We effectively choose a summary function $b$ that bins the prediction probabilities, $b(p(s(X))).$ This is usually a simple step function, making the bins contiguous. Since $b$ is a function of a single prediction $p$, this also excludes binning processes that consider all observations at once, such as $k$-means clustering, which simplifies things considerably. It does include more common options, such as $b$ rounding $p$ to the nearest multiple of $0.05$, a common choice on calibration plots.

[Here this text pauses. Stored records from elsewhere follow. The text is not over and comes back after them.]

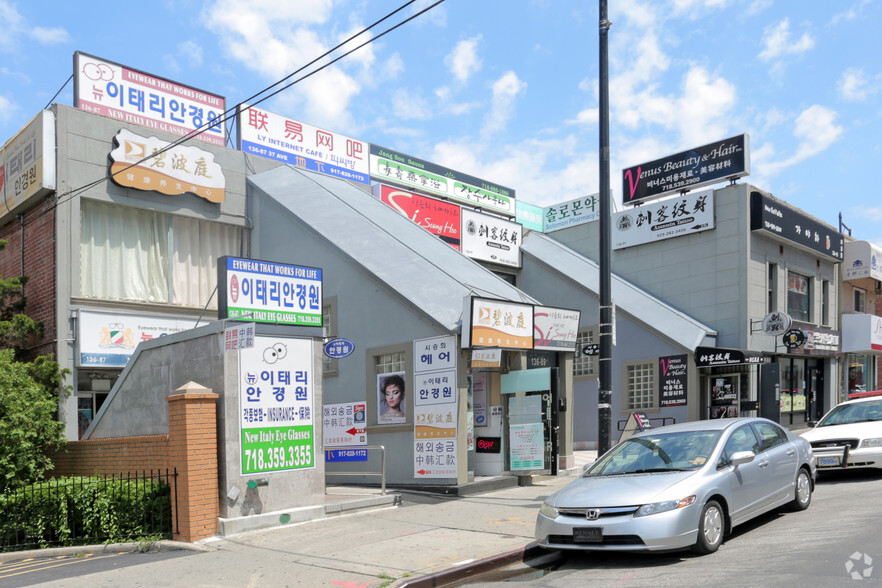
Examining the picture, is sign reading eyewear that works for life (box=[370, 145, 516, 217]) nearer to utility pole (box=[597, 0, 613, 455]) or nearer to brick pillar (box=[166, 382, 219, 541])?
utility pole (box=[597, 0, 613, 455])

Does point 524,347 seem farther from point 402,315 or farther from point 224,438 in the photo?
point 224,438

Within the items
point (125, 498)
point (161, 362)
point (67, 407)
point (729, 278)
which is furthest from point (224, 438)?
point (729, 278)

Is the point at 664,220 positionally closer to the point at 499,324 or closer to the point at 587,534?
the point at 499,324

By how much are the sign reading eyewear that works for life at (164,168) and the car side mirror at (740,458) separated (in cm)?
1379

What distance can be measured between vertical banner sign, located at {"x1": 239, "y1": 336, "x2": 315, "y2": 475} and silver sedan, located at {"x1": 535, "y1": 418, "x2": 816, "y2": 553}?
4.39 meters

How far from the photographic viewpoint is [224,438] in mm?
10664

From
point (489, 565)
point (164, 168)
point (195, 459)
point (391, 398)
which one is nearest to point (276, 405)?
point (195, 459)

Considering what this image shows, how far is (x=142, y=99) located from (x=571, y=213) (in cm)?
1618

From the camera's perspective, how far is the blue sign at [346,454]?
51.9ft

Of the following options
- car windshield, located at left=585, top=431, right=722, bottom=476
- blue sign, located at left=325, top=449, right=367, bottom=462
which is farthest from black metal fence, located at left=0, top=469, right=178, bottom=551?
car windshield, located at left=585, top=431, right=722, bottom=476

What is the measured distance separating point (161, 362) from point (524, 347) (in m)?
6.60

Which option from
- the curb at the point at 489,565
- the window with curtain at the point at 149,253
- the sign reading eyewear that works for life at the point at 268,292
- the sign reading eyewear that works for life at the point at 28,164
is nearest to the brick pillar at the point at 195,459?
the sign reading eyewear that works for life at the point at 268,292

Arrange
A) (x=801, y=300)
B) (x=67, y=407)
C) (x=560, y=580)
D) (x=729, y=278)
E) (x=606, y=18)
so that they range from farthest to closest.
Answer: (x=801, y=300) → (x=729, y=278) → (x=67, y=407) → (x=606, y=18) → (x=560, y=580)

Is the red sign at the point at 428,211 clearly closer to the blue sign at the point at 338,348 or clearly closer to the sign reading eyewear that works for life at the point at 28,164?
the blue sign at the point at 338,348
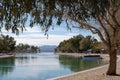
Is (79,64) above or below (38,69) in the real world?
above

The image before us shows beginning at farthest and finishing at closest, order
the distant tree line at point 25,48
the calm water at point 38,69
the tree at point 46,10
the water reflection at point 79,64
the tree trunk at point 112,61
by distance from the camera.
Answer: the distant tree line at point 25,48
the water reflection at point 79,64
the calm water at point 38,69
the tree trunk at point 112,61
the tree at point 46,10

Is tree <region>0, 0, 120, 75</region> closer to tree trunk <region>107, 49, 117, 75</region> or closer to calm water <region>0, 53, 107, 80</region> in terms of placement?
tree trunk <region>107, 49, 117, 75</region>

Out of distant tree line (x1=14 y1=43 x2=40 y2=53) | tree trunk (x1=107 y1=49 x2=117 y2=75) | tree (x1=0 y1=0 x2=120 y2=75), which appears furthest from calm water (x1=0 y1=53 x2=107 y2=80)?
distant tree line (x1=14 y1=43 x2=40 y2=53)

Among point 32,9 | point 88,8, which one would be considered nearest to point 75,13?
point 88,8

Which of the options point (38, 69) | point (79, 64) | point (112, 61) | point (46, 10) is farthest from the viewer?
point (79, 64)

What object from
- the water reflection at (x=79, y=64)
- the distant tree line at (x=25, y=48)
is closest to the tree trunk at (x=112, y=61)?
the water reflection at (x=79, y=64)

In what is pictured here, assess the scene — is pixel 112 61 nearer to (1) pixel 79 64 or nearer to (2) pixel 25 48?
(1) pixel 79 64

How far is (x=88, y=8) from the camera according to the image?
6180 mm

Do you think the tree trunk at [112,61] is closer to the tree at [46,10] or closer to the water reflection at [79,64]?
the tree at [46,10]

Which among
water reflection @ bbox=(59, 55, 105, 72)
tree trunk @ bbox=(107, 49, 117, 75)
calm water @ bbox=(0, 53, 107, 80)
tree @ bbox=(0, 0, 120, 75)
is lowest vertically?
calm water @ bbox=(0, 53, 107, 80)

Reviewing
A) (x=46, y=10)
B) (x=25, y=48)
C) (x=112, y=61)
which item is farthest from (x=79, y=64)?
(x=25, y=48)

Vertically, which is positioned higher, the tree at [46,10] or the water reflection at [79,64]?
the tree at [46,10]

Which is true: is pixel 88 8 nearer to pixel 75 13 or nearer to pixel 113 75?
pixel 75 13

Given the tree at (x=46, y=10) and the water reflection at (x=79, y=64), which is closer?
the tree at (x=46, y=10)
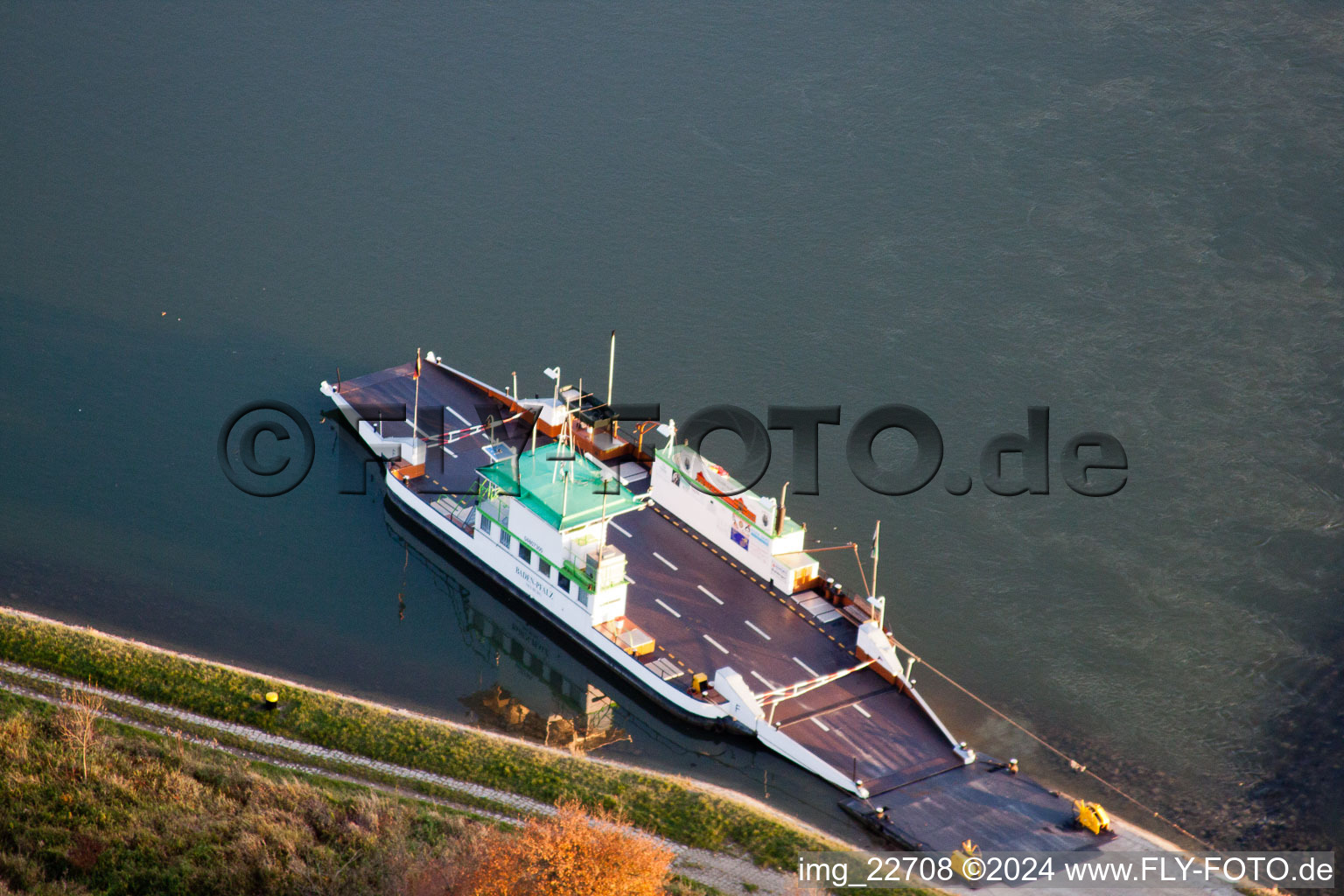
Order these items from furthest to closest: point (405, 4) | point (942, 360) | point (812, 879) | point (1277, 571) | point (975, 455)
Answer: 1. point (405, 4)
2. point (942, 360)
3. point (975, 455)
4. point (1277, 571)
5. point (812, 879)

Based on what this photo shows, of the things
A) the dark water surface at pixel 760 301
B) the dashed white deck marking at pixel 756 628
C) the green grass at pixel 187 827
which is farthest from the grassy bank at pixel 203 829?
the dashed white deck marking at pixel 756 628

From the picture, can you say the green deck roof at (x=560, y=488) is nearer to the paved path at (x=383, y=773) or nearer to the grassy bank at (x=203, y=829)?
the paved path at (x=383, y=773)

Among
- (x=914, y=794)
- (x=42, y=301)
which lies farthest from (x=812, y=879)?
(x=42, y=301)

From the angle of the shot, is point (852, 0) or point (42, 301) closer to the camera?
point (42, 301)

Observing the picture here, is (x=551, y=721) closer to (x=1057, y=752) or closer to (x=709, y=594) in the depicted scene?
(x=709, y=594)

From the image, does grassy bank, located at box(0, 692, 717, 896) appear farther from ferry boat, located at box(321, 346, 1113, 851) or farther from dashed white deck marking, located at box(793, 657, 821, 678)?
dashed white deck marking, located at box(793, 657, 821, 678)

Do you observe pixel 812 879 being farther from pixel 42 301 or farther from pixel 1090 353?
pixel 42 301

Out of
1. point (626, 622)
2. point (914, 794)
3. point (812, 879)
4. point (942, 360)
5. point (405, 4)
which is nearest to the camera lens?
point (812, 879)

We begin as above for the prior decomposition, but we use the expectation conditional on $B$ rather than on $X$. Since $p(X)$ is not invariant given $B$, this adds new covariance terms, like in the Tower-less prior case: $$\begin{align*} \mathbb{E}(S(p, Y)|B) =&\, \mathrm{Var}(p(X) - Y|B) + \mathbb{E}(p(X) - Y|B)^2\\ =&\, \mathrm{Var}(p(X)|B) + \mathrm{Var}(Y|B)\\ &+ (\mathbb{E}(p(X)|B) - \mathbb{E}(Y|B))^2 - 2\textrm{Cov}(p(X), Y|B). \end{align*}$$ These terms remain unsimplified in the unconditional expectation: $$\begin{align*} \mathbb{E}(S(p, Y)) =&\, \mathbb{E}(\mathrm{Var}(Y|B)) + \mathbb{E}(\mathrm{Var}(p(X)|B))\\ &+ \mathbb{E}((\mathbb{E}(p(X)|B) - \mathbb{E}(Y|B))^2) - 2\mathbb{E}(\textrm{Cov}(p(X), Y|B))\\ =&\, \mathrm{Var}(Y) - \underbrace{\mathrm{Var}(\mathbb{E}(Y|B))}_\textrm{binned resolution} + \underbrace{\mathbb{E}((\mathbb{E}(p(X)|B) - \mathbb{E}(Y|B))^2)}_\textrm{binned reliability}\\ &+ \underbrace{\mathbb{E}(\mathrm{Var}(p(X)|B))}_\textrm{within-bin variance} - 2\underbrace{\mathbb{E}(\textrm{Cov}(p(X), Y|B))}_\textrm{within-bin covariance}. \end{align*}$$ The first three terms are clear analogues to the ones we had before. The last two terms are new, arising from $p(X)$ not being removed from the conditional variance term. They exactly counter the change in the resolution and reliability terms: for decent prediction functions $p$, this should mean that their sum is negative, since the resolution-reliability sum should increase due to the loss of information when binning.
Special cases:
- If $p$ only depends on $X$ through $B := b(X)$ as a summary statistic, then $p(X)$ is invariant conditional on $B$, and the within-bin terms are equal to zero. Let $\bar{p}(b(x)) := p(x)$. This results in the expressions $$\mathbb{E}(\bar{p}(B) - \mathbb{E}(Y|X))^2 - \mathbb{E}(\bar{p}(B) - \mathbb{E}(Y|B))^2$$and $$\mathrm{Var}(\mathbb{E}(Y|X)) - \mathrm{Var}(\mathbb{E}(Y|B))$$ being equal.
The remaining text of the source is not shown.